At Santa Rosa, Luat-Hueu is joined by former Lahainaluna stars Micah Arcangel and Paula Toa, a starting sophomore linebacker with 26 total tackles in six games. Luat-Hueu said Arcangel has decided to red-shirt due to an injury. Kekaulike classmate and best friend Emelio Maave is a grey-shirt, Luat-Hueu said.
On Saturday, Toa had five tackles, including two behind the line of scrimmage and his first sack of the season for minus-10 yards.
“I never knew him,” Luat-Hueu said of Toa, who was an MIL all-star defensive back for the Lunas in 2010. “But I’ve seen him play at Lahaina, when I was playing jayvee. He was a safety when he first got here and he’s moved to linebacker.
“We’ve been chill since I’ve been up here, I’ve supported him and all the Hawaii boys are tight.”

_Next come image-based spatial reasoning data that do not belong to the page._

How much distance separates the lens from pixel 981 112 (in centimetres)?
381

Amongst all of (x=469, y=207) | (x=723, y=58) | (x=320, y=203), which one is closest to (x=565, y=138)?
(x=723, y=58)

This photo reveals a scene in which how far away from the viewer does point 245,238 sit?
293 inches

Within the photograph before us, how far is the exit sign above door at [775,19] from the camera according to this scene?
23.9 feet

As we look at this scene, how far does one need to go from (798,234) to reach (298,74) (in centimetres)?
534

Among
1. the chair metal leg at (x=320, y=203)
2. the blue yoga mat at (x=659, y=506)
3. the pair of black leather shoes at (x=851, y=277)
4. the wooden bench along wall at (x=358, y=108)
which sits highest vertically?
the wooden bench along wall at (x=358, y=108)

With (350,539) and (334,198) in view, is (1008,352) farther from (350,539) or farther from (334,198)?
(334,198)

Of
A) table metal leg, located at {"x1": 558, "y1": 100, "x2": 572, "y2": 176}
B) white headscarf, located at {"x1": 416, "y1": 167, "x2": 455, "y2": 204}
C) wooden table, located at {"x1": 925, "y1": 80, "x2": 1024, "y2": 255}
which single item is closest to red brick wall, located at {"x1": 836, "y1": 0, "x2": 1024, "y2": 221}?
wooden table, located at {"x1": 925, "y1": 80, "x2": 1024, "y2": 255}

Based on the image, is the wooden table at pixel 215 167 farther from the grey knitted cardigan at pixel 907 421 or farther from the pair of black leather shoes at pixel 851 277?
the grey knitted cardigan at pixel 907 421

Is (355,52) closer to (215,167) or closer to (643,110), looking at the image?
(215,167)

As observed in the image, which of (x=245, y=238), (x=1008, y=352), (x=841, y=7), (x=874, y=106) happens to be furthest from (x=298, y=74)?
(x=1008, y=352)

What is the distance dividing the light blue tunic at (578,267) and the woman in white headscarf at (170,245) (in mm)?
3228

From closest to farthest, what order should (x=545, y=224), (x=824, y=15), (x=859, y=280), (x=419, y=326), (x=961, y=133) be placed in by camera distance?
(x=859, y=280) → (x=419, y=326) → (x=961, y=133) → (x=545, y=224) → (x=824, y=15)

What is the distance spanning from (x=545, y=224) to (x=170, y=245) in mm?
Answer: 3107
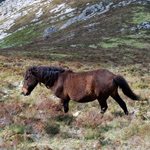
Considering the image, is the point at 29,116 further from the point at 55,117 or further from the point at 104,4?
the point at 104,4

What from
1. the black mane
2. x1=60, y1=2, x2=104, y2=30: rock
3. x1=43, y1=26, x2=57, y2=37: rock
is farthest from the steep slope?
the black mane

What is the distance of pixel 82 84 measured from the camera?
5.54m

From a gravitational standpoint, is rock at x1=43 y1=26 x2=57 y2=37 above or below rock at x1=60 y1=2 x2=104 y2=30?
above

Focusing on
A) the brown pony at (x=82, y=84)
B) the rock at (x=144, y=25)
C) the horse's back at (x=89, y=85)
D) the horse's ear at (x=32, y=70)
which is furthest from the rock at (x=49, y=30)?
the horse's back at (x=89, y=85)

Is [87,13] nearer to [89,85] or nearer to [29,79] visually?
[29,79]

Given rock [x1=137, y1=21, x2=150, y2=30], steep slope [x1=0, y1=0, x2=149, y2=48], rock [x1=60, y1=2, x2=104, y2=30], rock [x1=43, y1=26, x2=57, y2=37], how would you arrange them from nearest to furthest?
rock [x1=137, y1=21, x2=150, y2=30] → steep slope [x1=0, y1=0, x2=149, y2=48] → rock [x1=43, y1=26, x2=57, y2=37] → rock [x1=60, y1=2, x2=104, y2=30]


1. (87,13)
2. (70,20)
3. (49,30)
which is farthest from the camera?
(87,13)

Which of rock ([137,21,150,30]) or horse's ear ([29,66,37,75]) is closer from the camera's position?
horse's ear ([29,66,37,75])

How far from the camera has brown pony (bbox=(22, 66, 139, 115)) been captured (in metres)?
5.28

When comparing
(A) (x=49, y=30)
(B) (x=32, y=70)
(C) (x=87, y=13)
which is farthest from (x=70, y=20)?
(B) (x=32, y=70)

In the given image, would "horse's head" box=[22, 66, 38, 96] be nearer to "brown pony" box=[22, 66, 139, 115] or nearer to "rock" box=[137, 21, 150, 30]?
"brown pony" box=[22, 66, 139, 115]

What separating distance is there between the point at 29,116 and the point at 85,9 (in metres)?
108

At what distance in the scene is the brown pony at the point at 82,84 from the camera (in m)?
5.28

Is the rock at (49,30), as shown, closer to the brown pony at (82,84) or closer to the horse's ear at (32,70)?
the horse's ear at (32,70)
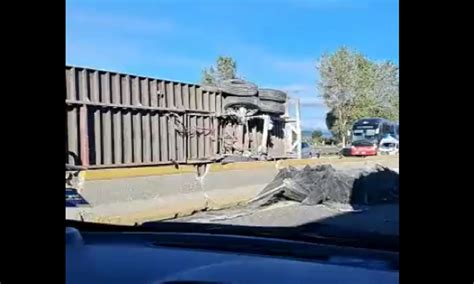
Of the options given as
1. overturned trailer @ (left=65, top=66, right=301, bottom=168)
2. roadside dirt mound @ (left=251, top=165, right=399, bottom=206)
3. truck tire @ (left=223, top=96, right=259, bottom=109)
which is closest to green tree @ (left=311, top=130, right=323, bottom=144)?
overturned trailer @ (left=65, top=66, right=301, bottom=168)

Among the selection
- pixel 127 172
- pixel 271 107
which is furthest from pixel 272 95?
pixel 127 172

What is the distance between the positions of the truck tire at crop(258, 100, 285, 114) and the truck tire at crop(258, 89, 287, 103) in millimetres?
94

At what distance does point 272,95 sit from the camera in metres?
15.4

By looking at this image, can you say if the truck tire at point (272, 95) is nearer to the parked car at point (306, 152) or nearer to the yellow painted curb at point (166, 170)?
the parked car at point (306, 152)

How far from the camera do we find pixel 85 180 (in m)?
8.20

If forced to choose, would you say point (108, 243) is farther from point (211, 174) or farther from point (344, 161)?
point (344, 161)

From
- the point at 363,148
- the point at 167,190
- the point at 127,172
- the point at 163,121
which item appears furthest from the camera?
the point at 363,148

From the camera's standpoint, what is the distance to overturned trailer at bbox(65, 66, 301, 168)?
10.3 m

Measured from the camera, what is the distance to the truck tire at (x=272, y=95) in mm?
14923

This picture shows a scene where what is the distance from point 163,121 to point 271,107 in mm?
3875

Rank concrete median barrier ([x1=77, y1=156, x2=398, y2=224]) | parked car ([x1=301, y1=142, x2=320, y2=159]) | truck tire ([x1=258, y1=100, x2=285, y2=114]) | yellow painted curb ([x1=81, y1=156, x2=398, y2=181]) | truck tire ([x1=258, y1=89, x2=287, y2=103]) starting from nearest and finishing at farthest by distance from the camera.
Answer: concrete median barrier ([x1=77, y1=156, x2=398, y2=224]) → yellow painted curb ([x1=81, y1=156, x2=398, y2=181]) → truck tire ([x1=258, y1=100, x2=285, y2=114]) → truck tire ([x1=258, y1=89, x2=287, y2=103]) → parked car ([x1=301, y1=142, x2=320, y2=159])

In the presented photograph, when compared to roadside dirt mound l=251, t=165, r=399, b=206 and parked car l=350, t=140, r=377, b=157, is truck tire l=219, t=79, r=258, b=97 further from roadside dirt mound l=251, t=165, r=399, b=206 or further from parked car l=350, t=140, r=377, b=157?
parked car l=350, t=140, r=377, b=157

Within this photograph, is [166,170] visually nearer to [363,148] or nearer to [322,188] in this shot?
[322,188]
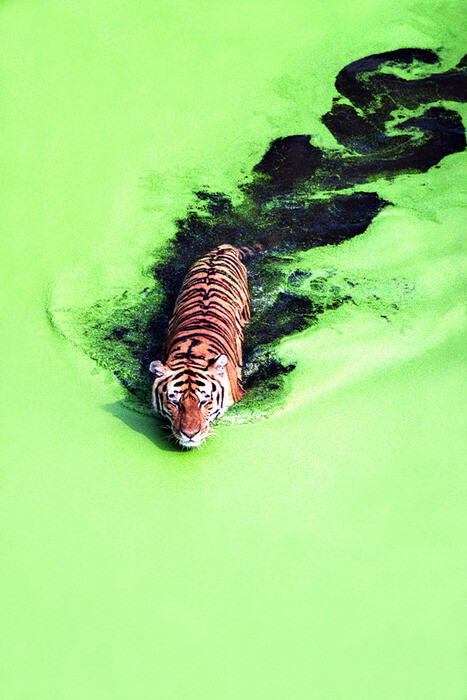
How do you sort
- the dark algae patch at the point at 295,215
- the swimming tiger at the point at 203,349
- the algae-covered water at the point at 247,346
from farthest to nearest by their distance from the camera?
the dark algae patch at the point at 295,215 < the swimming tiger at the point at 203,349 < the algae-covered water at the point at 247,346

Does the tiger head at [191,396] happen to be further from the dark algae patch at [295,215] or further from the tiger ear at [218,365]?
the dark algae patch at [295,215]

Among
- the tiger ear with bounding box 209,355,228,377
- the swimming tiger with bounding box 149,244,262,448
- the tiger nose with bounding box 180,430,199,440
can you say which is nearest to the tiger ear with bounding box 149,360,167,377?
the swimming tiger with bounding box 149,244,262,448

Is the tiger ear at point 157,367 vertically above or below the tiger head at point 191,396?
above

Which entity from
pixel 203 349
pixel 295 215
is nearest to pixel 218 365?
pixel 203 349

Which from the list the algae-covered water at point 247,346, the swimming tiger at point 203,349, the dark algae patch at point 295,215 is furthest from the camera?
the dark algae patch at point 295,215

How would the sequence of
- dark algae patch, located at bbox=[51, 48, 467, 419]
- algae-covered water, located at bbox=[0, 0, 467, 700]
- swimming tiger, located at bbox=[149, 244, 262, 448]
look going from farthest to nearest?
dark algae patch, located at bbox=[51, 48, 467, 419]
swimming tiger, located at bbox=[149, 244, 262, 448]
algae-covered water, located at bbox=[0, 0, 467, 700]

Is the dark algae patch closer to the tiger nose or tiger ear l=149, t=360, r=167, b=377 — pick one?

Toa’s other highlight of the season came against Fresno City College, where he finished fifth on the team with six tackles.
Joining Malafu at Feather River College (3-4) are BJ Wilhelm-Ioane (BHS ’12), Jameson Kahalekai-Bermoy (BHS ’12), Dana Sato (BHS ’11) and Jordan Kahalekai-Bermoy (St. Anthony/Saint Louis ’10).
Wilhelm-Ioane, a freshmen linebacker, has played in two games, in the opener against Butte where he had three tackles and against Shasta. Jameson is listed as an offensive linemen and has appeared in three games. He’s been credited with two tackles. Older brother, Jordan, ls a running back and has played in four games with one carry for one yard. Sato has yet to see any playing time.
“I live right next to the campus, I just walk to school,” said Luat-Hueu.
When asked what he misses most, he said, “I miss the weather, the beach, and of course my family.”